Spark

The Spark Guide To Life, Episode Seven: Mixed Emotions

How examining opposing views may entrench your own, IBM's AI debater, showing emotion on IG, and the importance of reclaiming boredom.

From Twitter polarization to the value of boredom

Should we be showing our emotions online? (Adam KIllick)
Listen to the full episode53:59

A new opinion in the social media echo chamber could close it even tighter

Disrupting our social media echo chambers with an opposing view may seem like the best way to reduce political polarization. But sociologist Christopher Bail from Duke University found it can actually entrench people's views and opinions even more.

Be it resolved that your next debating opponent may be ... beyond human! 

Can AI be taught to mount a convincing argument ... with no time to prepare?
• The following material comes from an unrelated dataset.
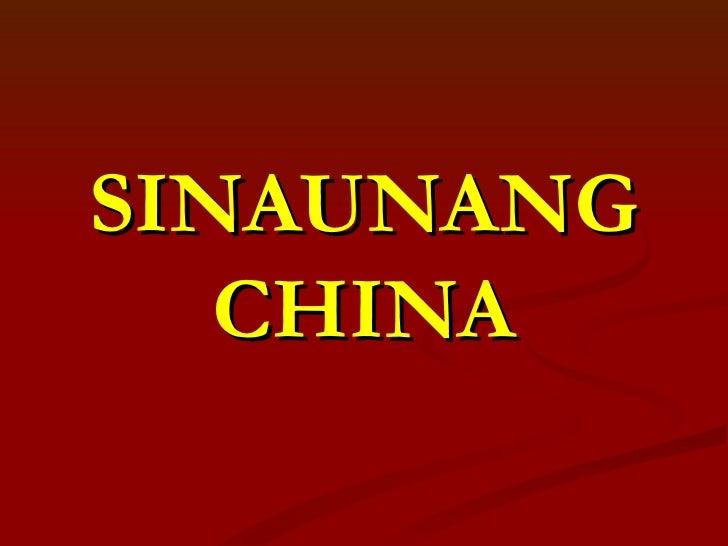 SINAUNANG   CHINA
IBM's Project Debate AI is focused on building a conversational artificial intelligence capable of engaging in continuous, stimulated debate. This week, it lost in a debate with Harish Natarajan, a World Universities Debating Championships Grand Finalist. Harish tells Spark host Nora Young what it was like to debate and defeat an artificial intelligence.

It's okay to cry on Instagram

On Instagram, it can often seem like people are displaying an art directed, perfectly lit, ideal version of their lives. But now some see it as a place to reveal their full selves — tears, warts and all. Aimee Morrison, an associate professor of English and Literature at the University of Waterloo, talks about what she thinks is behind this trend.

Reclaiming boredom in digital culture

Boredom is, well, boring. But it plays an important role for us. Boredom can open us up to the question of meaning and other deeply philosophical perspectives. But today, we look for a way out of boredom by endlessly scrolling and swiping. In his new book, philosopher Mark Kingwell argues that we're in a political economy of "neoliberal boredom" fuelled by our digital devices.